EXERCISE:
Rewrite the whole listing below, replacing every occurrence of "wicker bushel basket" with "woven basket" and leaving everything else unchanged.

INFORMATION SHOWN:
· · · ·
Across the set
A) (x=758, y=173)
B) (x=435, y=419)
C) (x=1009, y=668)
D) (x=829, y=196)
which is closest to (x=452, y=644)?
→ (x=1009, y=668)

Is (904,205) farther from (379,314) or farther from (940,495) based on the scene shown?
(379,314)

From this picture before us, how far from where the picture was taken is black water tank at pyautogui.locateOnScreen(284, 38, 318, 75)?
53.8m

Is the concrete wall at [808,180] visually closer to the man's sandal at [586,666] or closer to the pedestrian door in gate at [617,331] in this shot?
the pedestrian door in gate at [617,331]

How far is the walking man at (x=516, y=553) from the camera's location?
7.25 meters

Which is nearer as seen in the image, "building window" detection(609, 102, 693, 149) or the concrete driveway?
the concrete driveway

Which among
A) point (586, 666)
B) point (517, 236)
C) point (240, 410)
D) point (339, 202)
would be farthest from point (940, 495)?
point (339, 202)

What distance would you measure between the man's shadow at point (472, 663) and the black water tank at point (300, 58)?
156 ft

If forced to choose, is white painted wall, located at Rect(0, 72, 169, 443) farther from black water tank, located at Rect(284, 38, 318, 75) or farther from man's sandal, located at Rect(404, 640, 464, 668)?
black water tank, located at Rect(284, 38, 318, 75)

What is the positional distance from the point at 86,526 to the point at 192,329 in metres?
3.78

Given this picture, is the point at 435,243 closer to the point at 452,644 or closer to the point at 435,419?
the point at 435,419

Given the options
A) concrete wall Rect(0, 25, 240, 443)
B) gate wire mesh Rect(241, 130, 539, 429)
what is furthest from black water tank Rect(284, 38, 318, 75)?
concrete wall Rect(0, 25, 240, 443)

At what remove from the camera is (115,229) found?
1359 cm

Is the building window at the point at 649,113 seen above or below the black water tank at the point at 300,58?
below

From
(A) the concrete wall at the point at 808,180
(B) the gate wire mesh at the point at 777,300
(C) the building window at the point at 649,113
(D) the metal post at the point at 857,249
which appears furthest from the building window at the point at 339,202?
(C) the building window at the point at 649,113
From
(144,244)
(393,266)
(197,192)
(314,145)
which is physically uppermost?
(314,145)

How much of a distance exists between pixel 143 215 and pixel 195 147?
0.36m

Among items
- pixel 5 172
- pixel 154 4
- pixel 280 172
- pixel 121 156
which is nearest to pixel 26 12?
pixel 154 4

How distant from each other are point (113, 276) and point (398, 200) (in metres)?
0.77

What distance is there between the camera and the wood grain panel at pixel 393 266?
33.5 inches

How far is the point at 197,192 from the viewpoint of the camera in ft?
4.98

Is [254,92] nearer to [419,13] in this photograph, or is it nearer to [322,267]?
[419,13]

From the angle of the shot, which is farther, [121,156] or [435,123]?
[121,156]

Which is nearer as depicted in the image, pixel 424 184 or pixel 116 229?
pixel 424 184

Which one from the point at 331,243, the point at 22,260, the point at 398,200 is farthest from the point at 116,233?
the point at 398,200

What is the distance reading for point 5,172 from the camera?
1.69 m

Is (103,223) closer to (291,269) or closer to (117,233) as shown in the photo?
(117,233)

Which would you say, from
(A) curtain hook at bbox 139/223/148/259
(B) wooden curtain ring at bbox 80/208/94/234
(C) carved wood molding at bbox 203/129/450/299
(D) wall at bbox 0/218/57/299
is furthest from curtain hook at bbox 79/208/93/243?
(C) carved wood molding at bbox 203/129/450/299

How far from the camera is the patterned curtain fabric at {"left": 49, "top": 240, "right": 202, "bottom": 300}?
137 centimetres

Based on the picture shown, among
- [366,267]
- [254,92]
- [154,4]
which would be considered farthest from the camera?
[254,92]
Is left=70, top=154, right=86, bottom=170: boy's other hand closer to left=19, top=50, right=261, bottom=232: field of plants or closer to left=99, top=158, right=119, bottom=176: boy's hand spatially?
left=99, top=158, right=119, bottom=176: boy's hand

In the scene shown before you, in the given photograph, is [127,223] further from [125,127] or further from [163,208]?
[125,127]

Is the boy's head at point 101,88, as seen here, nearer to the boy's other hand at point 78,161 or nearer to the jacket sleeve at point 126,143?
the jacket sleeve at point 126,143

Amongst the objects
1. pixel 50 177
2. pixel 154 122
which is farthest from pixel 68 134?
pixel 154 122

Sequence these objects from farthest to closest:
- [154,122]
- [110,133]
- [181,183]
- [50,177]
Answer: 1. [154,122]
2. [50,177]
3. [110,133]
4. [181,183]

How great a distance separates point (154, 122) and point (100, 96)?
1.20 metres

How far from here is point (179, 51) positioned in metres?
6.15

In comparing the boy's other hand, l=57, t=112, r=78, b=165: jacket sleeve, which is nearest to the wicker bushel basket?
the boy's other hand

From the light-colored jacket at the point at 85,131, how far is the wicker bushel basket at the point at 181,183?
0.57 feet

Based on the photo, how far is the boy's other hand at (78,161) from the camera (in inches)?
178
· · · ·
FINAL RESULT:
Across the set
A) (x=758, y=173)
B) (x=435, y=419)
C) (x=1009, y=668)
D) (x=829, y=196)
which is closest to (x=452, y=644)?
→ (x=1009, y=668)

Is (904,205) farther from (379,314) or farther from (940,495) based on the scene shown?
(379,314)

From this picture before us, how far from where the picture was taken is black water tank at pyautogui.locateOnScreen(284, 38, 318, 75)?
53.8m

Is the concrete wall at [808,180] visually closer to the man's sandal at [586,666] or closer to the pedestrian door in gate at [617,331] in this shot?
the pedestrian door in gate at [617,331]

How far is the walking man at (x=516, y=553) from the camera's location?
7.25 meters

Which is nearer as seen in the image, "building window" detection(609, 102, 693, 149) or the concrete driveway?
the concrete driveway

Which among
A) point (586, 666)
B) point (517, 236)
C) point (240, 410)
D) point (339, 202)
would be farthest from point (940, 495)?
point (339, 202)

What distance would you measure between the man's shadow at point (472, 663) and the black water tank at point (300, 58)?
156 ft

If forced to choose, is white painted wall, located at Rect(0, 72, 169, 443) farther from black water tank, located at Rect(284, 38, 318, 75) or farther from man's sandal, located at Rect(404, 640, 464, 668)?
black water tank, located at Rect(284, 38, 318, 75)

What is the positional distance from the point at 86,526 to the point at 192,329 in metres?
3.78

Given this picture, is the point at 435,243 closer to the point at 452,644 or closer to the point at 435,419?
the point at 435,419

Given the options
A) concrete wall Rect(0, 25, 240, 443)
B) gate wire mesh Rect(241, 130, 539, 429)
what is furthest from black water tank Rect(284, 38, 318, 75)?
concrete wall Rect(0, 25, 240, 443)

At what remove from the camera is (115,229) found?
1359 cm

Is the building window at the point at 649,113 seen above or below the black water tank at the point at 300,58?
below

From
(A) the concrete wall at the point at 808,180
(B) the gate wire mesh at the point at 777,300
(C) the building window at the point at 649,113
(D) the metal post at the point at 857,249
which appears furthest from the building window at the point at 339,202?
(C) the building window at the point at 649,113
From
(144,244)
(393,266)
(197,192)
(314,145)
which is physically uppermost?
(314,145)

How much of a distance exists between pixel 143 215 and pixel 195 147?
0.36m

Among items
- pixel 5 172
- pixel 154 4
- pixel 280 172
- pixel 121 156
which is nearest to pixel 26 12?
pixel 154 4

How distant from each other are point (113, 276) and point (398, 200) (in metres)?
0.77

What distance is there between the camera and the wood grain panel at pixel 393 266?
33.5 inches

How far is the point at 197,192 from the viewpoint of the camera in ft?
4.98

Is [254,92] nearer to [419,13] in this photograph, or is it nearer to [322,267]?
[419,13]

From the angle of the shot, which is farther, [121,156] or [435,123]?
[121,156]

Which is nearer as depicted in the image, pixel 424 184 or pixel 116 229?
pixel 424 184

Which one from the point at 331,243, the point at 22,260, the point at 398,200 is farthest from the point at 116,233?
the point at 398,200

What is the distance reading for point 5,172 from the camera?
1.69 m

Is (103,223) closer to (291,269) or closer to (117,233) as shown in the photo?
(117,233)

Which would you say, from
(A) curtain hook at bbox 139/223/148/259
(B) wooden curtain ring at bbox 80/208/94/234
(C) carved wood molding at bbox 203/129/450/299
(D) wall at bbox 0/218/57/299
is furthest from curtain hook at bbox 79/208/93/243?
(C) carved wood molding at bbox 203/129/450/299

How far from the camera is the patterned curtain fabric at {"left": 49, "top": 240, "right": 202, "bottom": 300}?
137 centimetres

Based on the picture shown, among
- [366,267]
- [254,92]
- [154,4]
which would be considered farthest from the camera?
[254,92]
Is left=70, top=154, right=86, bottom=170: boy's other hand closer to left=19, top=50, right=261, bottom=232: field of plants or closer to left=99, top=158, right=119, bottom=176: boy's hand spatially?
left=99, top=158, right=119, bottom=176: boy's hand

In the scene shown before you, in the given photograph, is [127,223] further from [125,127] or further from [163,208]?
[125,127]

Is the boy's head at point 101,88, as seen here, nearer to the boy's other hand at point 78,161 or nearer to the jacket sleeve at point 126,143?
the jacket sleeve at point 126,143

Amongst the objects
1. pixel 50 177
2. pixel 154 122
which is farthest from pixel 68 134?
pixel 154 122

Sequence these objects from farthest to closest:
- [154,122]
- [110,133]
- [181,183]
- [50,177]
Answer: 1. [154,122]
2. [50,177]
3. [110,133]
4. [181,183]

How great a distance separates point (154, 122) and point (100, 96)?
1.20 metres

How far from here is point (179, 51) positioned in metres?
6.15

In comparing the boy's other hand, l=57, t=112, r=78, b=165: jacket sleeve, which is nearest to the woven basket?
the boy's other hand

From the light-colored jacket at the point at 85,131, how far is the woven basket at the point at 181,183?
0.57 feet

Based on the photo, how far is the boy's other hand at (78,161) from the camera (in inches)?
178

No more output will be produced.